→ **TASK BRIEF**:
The answer must consist of every line below containing "finger".

→ **EXERCISE MATERIAL**:
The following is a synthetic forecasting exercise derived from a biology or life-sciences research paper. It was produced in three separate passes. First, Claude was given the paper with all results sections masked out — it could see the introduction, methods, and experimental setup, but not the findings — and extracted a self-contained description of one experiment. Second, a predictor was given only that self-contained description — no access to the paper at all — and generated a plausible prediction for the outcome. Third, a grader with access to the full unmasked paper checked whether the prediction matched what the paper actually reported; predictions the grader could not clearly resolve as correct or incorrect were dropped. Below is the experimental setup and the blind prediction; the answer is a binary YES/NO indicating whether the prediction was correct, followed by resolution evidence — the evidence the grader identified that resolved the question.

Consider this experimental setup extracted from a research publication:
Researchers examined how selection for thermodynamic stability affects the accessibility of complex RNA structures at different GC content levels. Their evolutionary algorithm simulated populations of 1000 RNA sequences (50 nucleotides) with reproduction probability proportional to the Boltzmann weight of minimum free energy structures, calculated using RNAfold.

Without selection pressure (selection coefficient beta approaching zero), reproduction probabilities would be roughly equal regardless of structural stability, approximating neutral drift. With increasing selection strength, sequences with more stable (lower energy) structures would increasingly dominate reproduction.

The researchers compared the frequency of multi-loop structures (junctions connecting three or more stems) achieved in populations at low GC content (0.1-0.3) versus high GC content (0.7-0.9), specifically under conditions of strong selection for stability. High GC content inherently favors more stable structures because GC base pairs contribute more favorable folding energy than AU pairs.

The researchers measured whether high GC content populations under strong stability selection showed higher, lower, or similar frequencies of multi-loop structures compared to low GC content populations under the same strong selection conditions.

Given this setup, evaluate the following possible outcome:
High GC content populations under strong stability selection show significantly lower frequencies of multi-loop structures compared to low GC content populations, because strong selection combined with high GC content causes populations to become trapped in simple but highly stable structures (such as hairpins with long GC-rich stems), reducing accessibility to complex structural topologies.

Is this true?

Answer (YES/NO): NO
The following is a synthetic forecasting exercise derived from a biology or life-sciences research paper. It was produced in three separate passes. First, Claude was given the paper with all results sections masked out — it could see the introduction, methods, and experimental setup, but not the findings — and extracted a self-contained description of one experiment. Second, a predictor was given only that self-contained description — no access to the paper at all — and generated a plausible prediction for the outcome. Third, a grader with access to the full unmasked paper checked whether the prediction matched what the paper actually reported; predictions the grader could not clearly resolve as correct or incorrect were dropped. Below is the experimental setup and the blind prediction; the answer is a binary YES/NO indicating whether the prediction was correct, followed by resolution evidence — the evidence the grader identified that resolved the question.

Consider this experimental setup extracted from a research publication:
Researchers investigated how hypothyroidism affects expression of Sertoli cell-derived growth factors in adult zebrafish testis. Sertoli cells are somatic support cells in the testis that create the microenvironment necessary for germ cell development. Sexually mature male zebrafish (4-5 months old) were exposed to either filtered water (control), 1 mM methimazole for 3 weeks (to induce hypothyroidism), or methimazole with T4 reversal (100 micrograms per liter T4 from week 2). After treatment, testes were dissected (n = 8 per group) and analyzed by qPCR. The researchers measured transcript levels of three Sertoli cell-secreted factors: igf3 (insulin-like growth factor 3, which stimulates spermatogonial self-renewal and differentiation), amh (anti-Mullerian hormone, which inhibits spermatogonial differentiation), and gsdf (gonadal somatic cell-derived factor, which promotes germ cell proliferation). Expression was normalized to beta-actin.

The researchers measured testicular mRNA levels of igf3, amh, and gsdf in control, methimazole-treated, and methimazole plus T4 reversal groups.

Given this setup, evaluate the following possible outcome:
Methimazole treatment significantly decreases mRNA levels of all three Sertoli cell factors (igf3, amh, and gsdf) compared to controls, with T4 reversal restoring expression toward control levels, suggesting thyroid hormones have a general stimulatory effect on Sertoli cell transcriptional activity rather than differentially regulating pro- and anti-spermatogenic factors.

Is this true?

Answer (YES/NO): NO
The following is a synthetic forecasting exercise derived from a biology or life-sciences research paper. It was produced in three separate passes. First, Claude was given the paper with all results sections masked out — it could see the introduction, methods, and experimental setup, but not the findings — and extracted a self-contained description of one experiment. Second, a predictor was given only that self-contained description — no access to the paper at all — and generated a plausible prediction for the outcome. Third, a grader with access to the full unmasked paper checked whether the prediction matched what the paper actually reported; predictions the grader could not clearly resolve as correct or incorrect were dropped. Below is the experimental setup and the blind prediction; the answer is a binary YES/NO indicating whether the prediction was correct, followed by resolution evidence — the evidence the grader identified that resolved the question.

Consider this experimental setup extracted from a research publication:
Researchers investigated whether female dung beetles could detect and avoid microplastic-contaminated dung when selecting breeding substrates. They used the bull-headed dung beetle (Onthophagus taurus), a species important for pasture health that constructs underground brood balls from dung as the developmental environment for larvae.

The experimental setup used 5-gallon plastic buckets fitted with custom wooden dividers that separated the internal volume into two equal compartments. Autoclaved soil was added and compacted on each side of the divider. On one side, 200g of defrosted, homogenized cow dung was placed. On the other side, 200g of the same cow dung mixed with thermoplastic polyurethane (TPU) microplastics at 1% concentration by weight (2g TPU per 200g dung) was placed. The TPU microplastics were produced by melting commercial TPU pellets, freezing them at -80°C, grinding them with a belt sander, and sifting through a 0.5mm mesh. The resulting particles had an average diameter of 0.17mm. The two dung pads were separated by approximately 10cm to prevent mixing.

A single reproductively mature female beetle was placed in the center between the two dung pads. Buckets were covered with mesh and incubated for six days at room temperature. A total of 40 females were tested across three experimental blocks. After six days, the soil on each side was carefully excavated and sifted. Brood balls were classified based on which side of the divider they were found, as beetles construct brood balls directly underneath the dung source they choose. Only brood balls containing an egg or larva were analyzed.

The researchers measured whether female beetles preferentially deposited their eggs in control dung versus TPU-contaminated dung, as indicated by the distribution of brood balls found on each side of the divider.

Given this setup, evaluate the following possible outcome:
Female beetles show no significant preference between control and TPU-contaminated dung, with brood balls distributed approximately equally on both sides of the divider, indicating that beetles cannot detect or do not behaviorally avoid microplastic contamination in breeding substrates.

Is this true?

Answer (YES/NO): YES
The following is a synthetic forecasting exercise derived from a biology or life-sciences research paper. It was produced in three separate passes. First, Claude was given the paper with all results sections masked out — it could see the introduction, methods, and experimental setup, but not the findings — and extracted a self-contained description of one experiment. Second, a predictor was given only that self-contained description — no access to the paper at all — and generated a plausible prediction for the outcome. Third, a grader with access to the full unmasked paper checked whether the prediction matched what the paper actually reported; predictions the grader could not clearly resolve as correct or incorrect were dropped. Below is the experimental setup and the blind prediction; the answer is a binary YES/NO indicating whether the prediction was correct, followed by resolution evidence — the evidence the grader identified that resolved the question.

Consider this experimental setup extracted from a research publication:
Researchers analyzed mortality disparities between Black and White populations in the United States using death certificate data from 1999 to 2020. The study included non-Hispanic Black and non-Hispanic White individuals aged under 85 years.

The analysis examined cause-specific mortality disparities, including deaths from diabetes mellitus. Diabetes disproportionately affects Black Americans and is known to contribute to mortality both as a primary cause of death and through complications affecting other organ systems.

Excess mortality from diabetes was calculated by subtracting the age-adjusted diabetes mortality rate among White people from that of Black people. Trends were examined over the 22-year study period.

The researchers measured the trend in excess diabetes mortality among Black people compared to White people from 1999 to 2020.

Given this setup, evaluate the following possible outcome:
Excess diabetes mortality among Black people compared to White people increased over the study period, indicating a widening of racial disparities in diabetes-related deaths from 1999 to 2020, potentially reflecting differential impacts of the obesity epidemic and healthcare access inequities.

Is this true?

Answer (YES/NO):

==

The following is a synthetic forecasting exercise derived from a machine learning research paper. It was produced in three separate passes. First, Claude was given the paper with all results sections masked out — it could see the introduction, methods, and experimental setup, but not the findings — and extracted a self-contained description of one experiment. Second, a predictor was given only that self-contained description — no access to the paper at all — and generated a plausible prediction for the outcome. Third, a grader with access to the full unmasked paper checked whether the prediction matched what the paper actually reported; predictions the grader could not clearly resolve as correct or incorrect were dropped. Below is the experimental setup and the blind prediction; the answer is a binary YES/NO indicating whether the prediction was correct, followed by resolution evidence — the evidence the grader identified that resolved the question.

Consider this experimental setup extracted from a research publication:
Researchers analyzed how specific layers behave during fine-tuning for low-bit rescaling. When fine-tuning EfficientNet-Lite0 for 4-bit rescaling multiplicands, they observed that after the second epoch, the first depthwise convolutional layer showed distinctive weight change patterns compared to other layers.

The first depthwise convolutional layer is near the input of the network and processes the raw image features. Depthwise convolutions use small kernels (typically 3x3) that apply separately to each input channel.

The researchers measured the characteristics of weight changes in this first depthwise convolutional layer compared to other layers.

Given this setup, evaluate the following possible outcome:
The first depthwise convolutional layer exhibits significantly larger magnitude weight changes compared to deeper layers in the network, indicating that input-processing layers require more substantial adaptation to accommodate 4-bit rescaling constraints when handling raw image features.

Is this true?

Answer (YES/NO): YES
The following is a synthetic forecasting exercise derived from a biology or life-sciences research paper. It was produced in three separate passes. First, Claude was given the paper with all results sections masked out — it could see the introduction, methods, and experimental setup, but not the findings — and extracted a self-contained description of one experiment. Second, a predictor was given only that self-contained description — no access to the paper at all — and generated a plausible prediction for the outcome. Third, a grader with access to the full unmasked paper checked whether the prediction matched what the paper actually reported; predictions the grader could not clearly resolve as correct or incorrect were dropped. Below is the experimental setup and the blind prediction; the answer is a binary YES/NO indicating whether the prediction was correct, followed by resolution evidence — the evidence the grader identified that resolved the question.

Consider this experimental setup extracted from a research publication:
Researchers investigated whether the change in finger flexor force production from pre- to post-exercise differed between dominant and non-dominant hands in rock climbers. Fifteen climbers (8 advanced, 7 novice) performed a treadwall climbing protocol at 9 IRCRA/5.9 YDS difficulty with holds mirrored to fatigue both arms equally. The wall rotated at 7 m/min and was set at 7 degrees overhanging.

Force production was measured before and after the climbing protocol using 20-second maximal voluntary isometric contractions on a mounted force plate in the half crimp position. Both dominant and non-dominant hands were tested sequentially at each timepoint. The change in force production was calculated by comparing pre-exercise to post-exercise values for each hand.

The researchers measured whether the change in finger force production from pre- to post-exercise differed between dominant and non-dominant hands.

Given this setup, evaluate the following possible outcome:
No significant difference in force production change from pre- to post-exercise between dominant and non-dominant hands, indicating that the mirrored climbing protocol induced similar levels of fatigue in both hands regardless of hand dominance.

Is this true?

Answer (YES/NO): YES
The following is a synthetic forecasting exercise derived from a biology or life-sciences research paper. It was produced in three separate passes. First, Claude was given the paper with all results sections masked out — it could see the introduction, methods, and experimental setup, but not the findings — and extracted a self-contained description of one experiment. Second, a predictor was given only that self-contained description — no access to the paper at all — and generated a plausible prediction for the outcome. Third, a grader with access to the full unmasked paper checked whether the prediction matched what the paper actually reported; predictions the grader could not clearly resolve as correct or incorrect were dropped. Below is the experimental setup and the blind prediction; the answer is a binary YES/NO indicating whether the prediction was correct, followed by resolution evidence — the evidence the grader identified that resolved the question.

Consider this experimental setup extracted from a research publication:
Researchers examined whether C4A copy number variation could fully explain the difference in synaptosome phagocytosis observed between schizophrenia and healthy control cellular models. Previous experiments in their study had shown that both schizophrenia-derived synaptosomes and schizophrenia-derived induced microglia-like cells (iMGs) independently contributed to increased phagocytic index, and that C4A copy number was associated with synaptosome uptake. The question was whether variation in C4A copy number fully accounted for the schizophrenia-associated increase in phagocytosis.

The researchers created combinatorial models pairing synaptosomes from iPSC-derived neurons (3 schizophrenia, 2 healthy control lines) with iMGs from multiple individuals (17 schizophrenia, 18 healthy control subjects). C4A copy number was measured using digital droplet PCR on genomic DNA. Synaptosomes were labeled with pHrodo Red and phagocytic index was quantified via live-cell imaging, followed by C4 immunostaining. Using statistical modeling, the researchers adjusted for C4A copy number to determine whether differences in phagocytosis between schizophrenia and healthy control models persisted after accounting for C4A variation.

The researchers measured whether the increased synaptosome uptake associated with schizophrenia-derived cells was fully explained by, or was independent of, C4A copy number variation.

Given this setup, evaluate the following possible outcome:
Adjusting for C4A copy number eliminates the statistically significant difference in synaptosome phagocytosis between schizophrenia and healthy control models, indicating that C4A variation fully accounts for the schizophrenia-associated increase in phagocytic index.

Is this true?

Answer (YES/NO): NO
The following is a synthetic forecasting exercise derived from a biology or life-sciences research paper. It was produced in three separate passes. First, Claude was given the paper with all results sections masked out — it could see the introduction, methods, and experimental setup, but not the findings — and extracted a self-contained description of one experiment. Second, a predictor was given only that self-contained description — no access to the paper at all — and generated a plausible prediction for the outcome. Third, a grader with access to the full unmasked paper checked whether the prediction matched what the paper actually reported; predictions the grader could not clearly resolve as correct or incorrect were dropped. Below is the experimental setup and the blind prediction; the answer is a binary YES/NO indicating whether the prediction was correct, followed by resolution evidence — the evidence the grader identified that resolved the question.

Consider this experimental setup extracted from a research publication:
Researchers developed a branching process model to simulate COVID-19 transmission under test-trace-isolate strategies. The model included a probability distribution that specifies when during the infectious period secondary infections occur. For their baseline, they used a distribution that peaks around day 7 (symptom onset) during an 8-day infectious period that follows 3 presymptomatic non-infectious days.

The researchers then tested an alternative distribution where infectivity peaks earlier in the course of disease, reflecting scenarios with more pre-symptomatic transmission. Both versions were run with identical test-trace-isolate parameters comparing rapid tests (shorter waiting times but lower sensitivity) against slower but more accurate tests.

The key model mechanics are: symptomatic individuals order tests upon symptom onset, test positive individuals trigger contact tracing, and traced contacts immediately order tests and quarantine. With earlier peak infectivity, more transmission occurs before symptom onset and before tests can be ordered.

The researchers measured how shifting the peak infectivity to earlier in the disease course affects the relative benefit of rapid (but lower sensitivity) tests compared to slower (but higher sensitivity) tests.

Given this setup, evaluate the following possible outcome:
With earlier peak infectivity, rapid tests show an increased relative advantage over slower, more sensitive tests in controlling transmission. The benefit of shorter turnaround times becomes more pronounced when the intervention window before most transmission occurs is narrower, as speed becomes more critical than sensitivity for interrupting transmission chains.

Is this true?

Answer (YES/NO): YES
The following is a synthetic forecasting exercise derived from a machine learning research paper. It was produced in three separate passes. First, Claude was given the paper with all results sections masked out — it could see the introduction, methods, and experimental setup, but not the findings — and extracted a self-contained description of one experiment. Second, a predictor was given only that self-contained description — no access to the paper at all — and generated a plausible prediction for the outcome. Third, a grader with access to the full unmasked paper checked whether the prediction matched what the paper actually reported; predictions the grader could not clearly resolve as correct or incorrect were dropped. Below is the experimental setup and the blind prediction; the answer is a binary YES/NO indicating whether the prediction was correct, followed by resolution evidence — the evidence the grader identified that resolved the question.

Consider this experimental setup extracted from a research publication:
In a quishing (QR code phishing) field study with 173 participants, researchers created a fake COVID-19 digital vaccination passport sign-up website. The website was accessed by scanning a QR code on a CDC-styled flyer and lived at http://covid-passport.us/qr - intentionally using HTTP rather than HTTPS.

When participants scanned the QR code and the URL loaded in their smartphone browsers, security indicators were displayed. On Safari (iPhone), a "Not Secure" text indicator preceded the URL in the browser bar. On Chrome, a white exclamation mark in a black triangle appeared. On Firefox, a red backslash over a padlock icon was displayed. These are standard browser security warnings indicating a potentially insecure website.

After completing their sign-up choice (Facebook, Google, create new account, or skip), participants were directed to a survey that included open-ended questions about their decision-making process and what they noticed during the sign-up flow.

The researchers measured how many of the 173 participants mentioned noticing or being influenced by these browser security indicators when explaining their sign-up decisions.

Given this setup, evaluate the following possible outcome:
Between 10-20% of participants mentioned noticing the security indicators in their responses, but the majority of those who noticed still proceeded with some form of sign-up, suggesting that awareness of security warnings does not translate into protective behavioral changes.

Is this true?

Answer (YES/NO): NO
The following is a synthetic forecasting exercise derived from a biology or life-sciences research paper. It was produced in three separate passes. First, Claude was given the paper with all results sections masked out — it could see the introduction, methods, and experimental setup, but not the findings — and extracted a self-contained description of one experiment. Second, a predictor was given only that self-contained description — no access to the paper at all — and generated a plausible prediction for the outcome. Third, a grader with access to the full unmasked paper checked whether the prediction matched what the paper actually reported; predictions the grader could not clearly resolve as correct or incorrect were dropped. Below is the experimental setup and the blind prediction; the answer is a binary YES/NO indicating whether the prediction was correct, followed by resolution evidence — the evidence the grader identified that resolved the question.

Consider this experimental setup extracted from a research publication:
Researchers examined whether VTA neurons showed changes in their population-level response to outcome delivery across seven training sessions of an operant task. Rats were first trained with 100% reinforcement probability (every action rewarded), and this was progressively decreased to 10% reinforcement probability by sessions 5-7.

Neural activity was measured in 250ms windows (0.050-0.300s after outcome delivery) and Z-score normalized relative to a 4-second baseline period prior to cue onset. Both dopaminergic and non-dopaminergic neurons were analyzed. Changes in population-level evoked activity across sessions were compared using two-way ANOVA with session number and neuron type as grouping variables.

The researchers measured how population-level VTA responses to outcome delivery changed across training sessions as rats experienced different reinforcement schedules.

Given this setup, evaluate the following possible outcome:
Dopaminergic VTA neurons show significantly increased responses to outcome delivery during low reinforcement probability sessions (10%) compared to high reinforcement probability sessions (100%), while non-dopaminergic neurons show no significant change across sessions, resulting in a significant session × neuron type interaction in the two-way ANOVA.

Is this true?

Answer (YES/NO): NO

→ **ANSWER FOR THIS EXERCISE**:
Researchers investigated whether the change in finger flexor force production from pre- to post-exercise differed between dominant and non-dominant hands in rock climbers. Fifteen climbers (8 advanced, 7 novice) performed a treadwall climbing protocol at 9 IRCRA/5.9 YDS difficulty with holds mirrored to fatigue both arms equally. The wall rotated at 7 m/min and was set at 7 degrees overhanging.
The researchers measured whether the change in finger force production from pre- to post-exercise differed between dominant and non-dominant hands.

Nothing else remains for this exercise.